#
IntroductionDeveloping high quality software inevitably requires some testing data.
You could be:
- Integration testing your application for correctness and regressions
- Testing the bounds of your application in your QA process
- Testing the performance of queries as the size of your dataset increases
Either way, the software development lifecycle requires testing data as an integral part of developer workflow.
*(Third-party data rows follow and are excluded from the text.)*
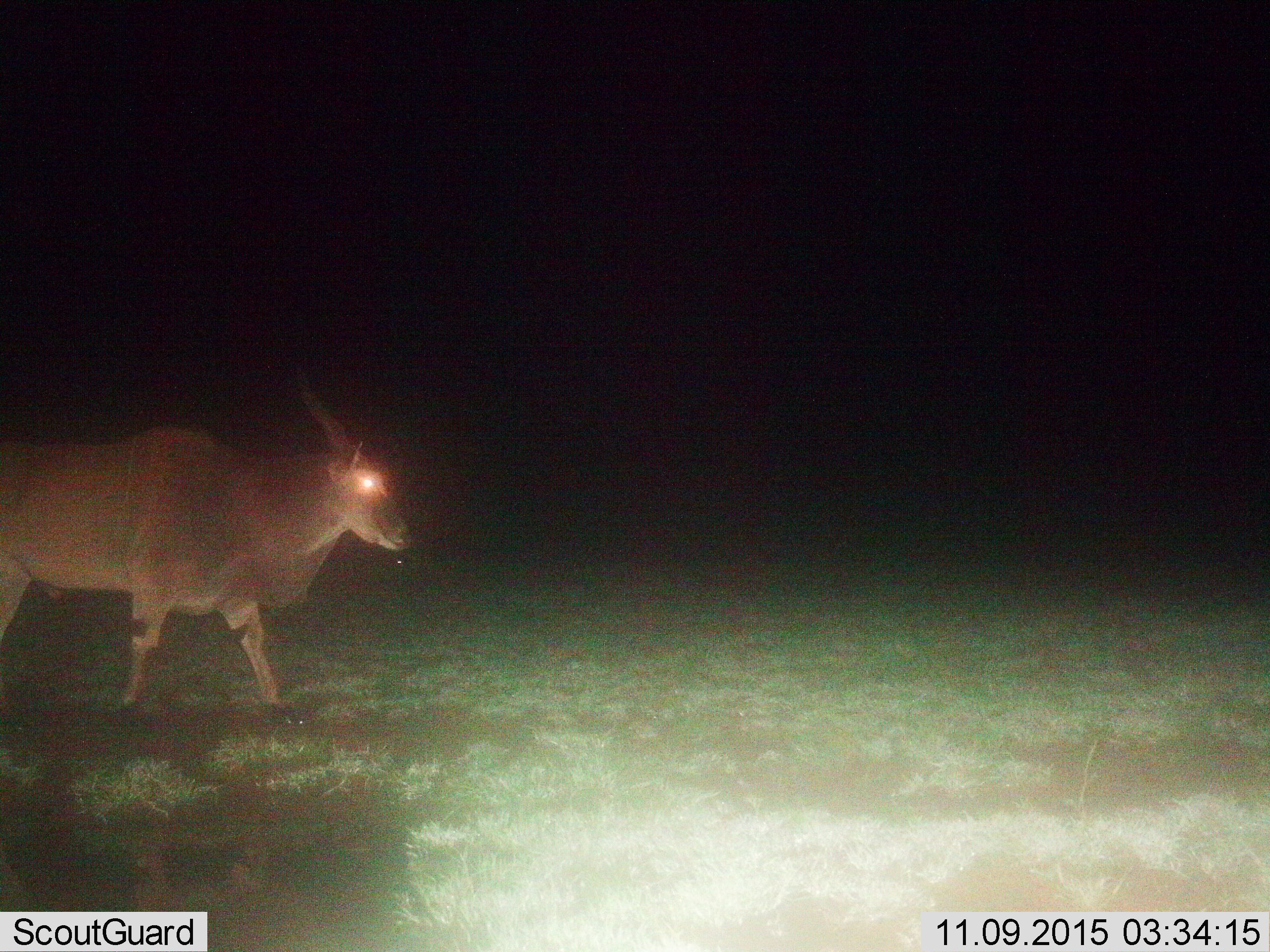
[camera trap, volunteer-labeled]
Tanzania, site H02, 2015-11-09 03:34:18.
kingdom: Animalia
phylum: Chordata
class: Mammalia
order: Artiodactyla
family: Bovidae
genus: Tragelaphus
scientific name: Tragelaphus oryx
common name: eland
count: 1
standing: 12%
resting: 0%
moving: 88%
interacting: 0%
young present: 0%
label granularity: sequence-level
In this article, we'll be exploring 3 different methods for generating test data for a Postgres database.
#
SetupIn this example we'll be using Docker to host our Postgres database.
To get started you'll need to install docker and start our container running Postgres:
% docker run -p 5432:5432 -d -e POSTGRES_PASSWORD=1234 -e POSTGRES_USER=postgres -e POSTGRES_DB=dev postgres
As you can see, we've set very insecure default credentials. This is not meant to be a robust / productionised instance, but it'll do for our testing harness.
#
Our SchemaIn this example we'll setup a very simple schema. We're creating a basic app where we have a bunch of companies, and those companies have contacts.
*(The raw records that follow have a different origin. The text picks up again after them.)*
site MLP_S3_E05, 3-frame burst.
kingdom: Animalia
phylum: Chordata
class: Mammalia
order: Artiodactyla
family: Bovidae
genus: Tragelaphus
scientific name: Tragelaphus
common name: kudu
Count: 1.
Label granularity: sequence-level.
CREATE TABLE companies( company_id SERIAL PRIMARY KEY, company_name VARCHAR(255) NOT NULL);
CREATE TABLE contacts( contact_id SERIAL PRIMARY KEY, company_id INT, contact_name VARCHAR(255) NOT NULL, phone VARCHAR(25), email VARCHAR(100), CONSTRAINT fk_company FOREIGN KEY(company_id) REFERENCES companies(company_id));
This schema captures some business logic of our app. We have unique primary keys, we have foreign key constraints, and we have some domain-specific data types which have 'semantic meaning'. For example, the random string _SX Æ A-ii
is not a valid phone number.
Let's get started.
#
Manual InsertionThe first thing you can do which works well when you're starting your project is to literally manually insert all the data you need. This involves just manually writing a SQL script with a bunch of INSERT
statements. The only thing to really think about is the insertion order so that you don't violate foreign key constraints.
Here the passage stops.